Plenty of scholars and journalists have written histories of these contentious terms, “intersectionality” and “critical race theory.” Now Crenshaw has written something different: a history of herself. In “Backtalker: A Memoir” (Simon & Schuster), she frames her life and her remarkably influential career as one long fight against various forms of exclusion and unfairness. Like many radical thinkers, she seems to harbor a certain ambivalence about radicalism itself. She tends to present her ideas as sensible and traditional—the reasonable conclusions of a clear-eyed intellectual who simply refused to shut up about what she witnessed and experienced. At times, she seems genuinely puzzled by the controversy her ideas have aroused, among both potential allies and dedicated opponents. Near the end of the book, she writes about what it was like to hear her coinages taken up by people who had doubtless never opened a law journal. “Fox TV jumped on the bandwagon, amplifying efforts by a few dedicated extremists to attack critical race theory as ‘divisive,’ ‘dangerous,’ and ‘un-American,’ ” she writes, and though it’s clear that the people on television didn’t consider these descriptions to be compliments, Crenshaw might have taken them as such. Neither of the movements she named was designed for mainstream acceptance. C.R.T. was born as an insurgent project, and intersectionality was once a critique of the civil-rights movement. What are they now?

Data below

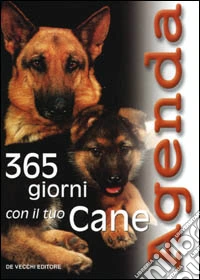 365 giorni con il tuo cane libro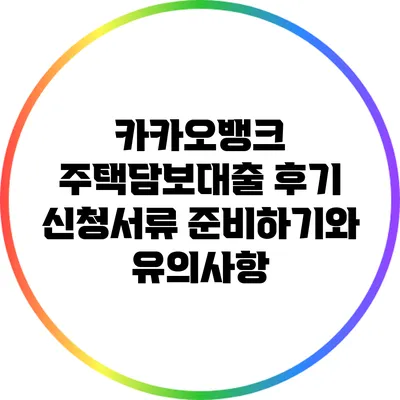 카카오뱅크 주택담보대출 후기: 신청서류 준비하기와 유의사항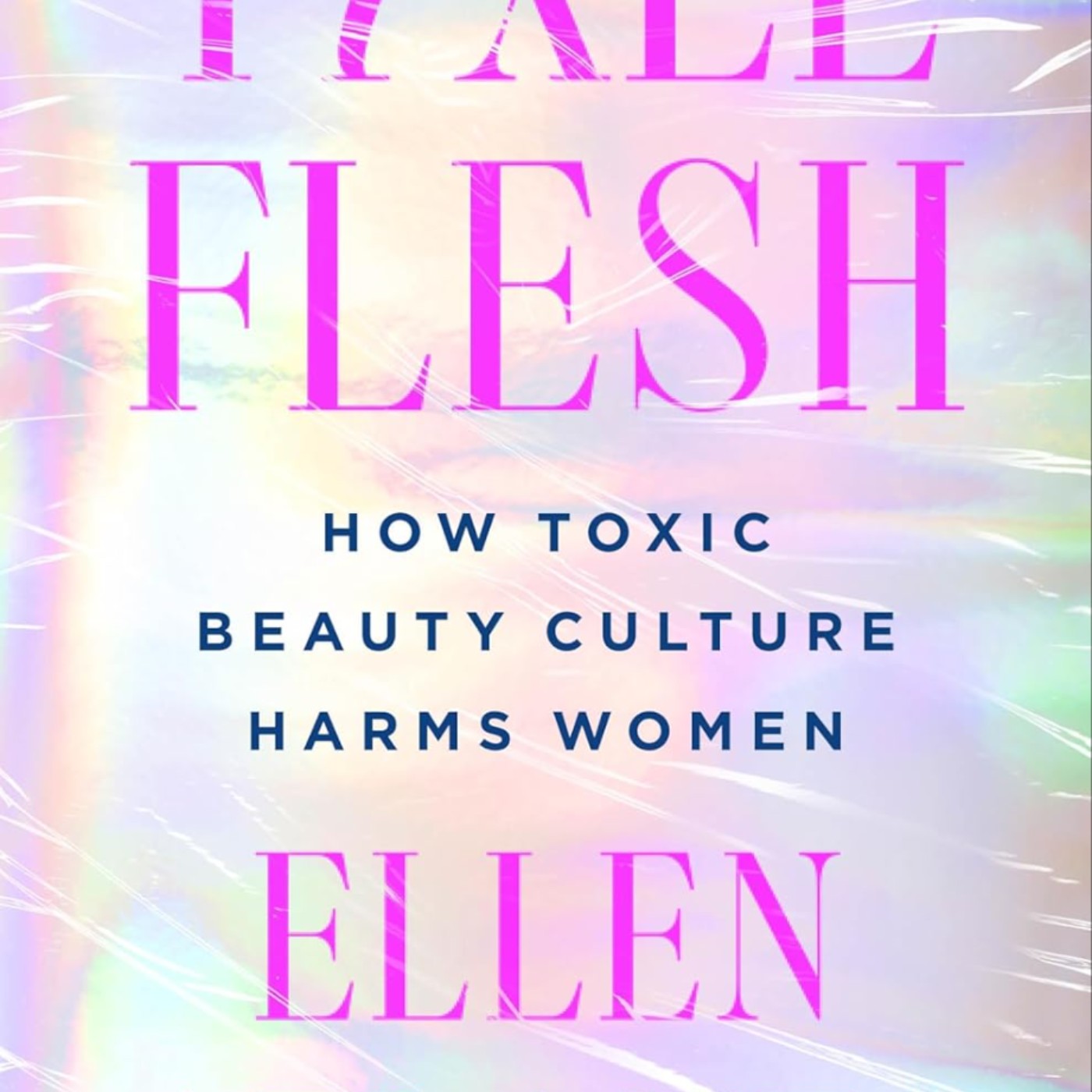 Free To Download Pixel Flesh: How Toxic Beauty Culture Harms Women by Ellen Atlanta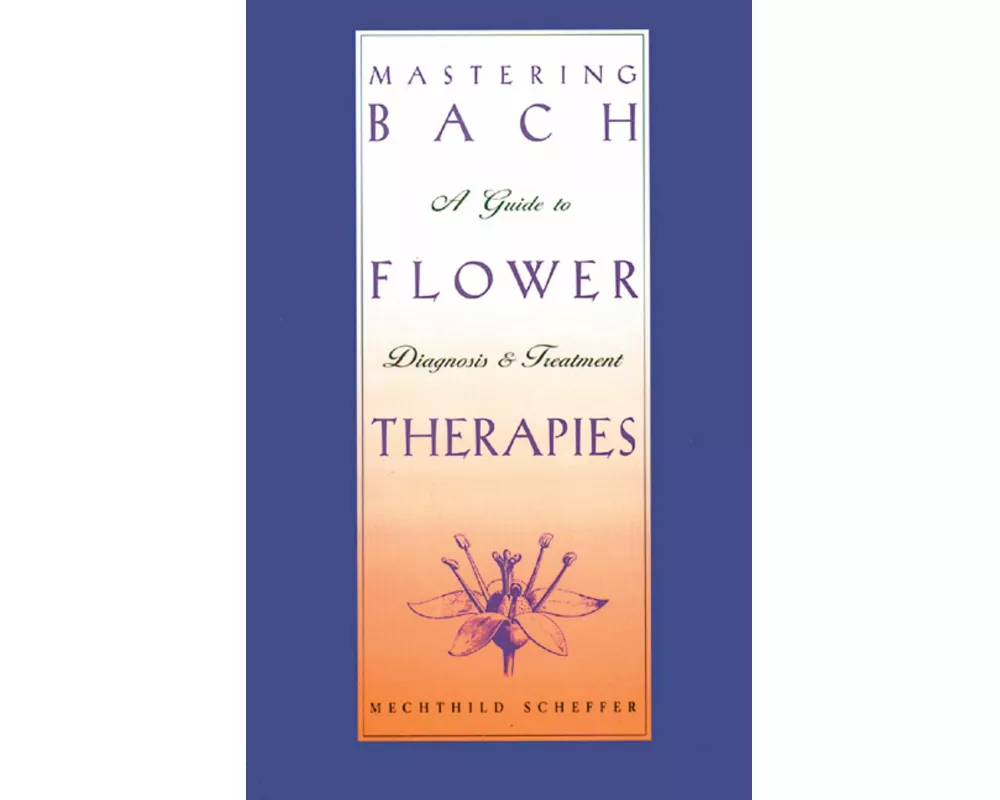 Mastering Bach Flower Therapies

What to work on
(a) In the passage about Crenshaw's memoir, which publisher released "Backtalker: A Memoir"?
(b) Continue the passage about Crenshaw's memoir from its final sentence.

Answers by task
(a) Simon & Schuster

(b)
On a quiet street on the north side of Canton, Ohio, there is a sign marking Kimberle Gardens, a small public-housing complex. It was named for Kimberlé Crenshaw by her father, Walter, Jr., who worked for the city’s public-housing authority. Crenshaw’s mother, Marian, was a teacher, and when she was pregnant she agreed to let Crenshaw’s big brother, Mantel, name his baby sister. He chose “Kim,” for his favorite actress, Kim Novak, and the family transformed “Kim” into “Kimberlé,” a name that few would guess had any connection to a blond movie star. Walter was an accomplished singer and Marian played the piano, but Crenshaw evidently did not inherit a talent for music. Her mother offered her a consolation that proved accurate: “Don’t worry baby, you can talk!” Crenshaw delivered her first speech at the age of eight, in church, in 1968: Martin Luther King, Jr., had just been assassinated, and the pastor asked for comment. “Before I thought better of it, I was on my feet,” she writes, and she remembers “exhorting everyone not to let Dr. King’s death be the end of our freedom struggle.” At least in retrospect, Crenshaw’s childhood unspools like an extended freedom struggle. When she was six, she writes, a white teacher stubbornly declined to cast her in the role of princess in a classroom game, so her parents had the teacher come to the house to make amends. (It was, she writes, a “profound recognition,” and a way of counteracting the “thoughtless devaluation faced by little Black girls.”) In seventh grade, a racist classmate tormented her, enabled by the careful neutrality of many so-called friends, whom she likens to Swiss bankers hoarding Nazi gold. As an adolescent, Crenshaw clashed with her aunt’s new husband and, she says, found herself on the receiving end of a “rage-filled verbal assault,” while her aunt declined to intervene. (“This was male supremacy at work,” she writes.) And, after some unhappy years at an almost all-white Christian school, she transferred to a more diverse public school, writing, “I went running from that dreadful place like Harriet Tubman.”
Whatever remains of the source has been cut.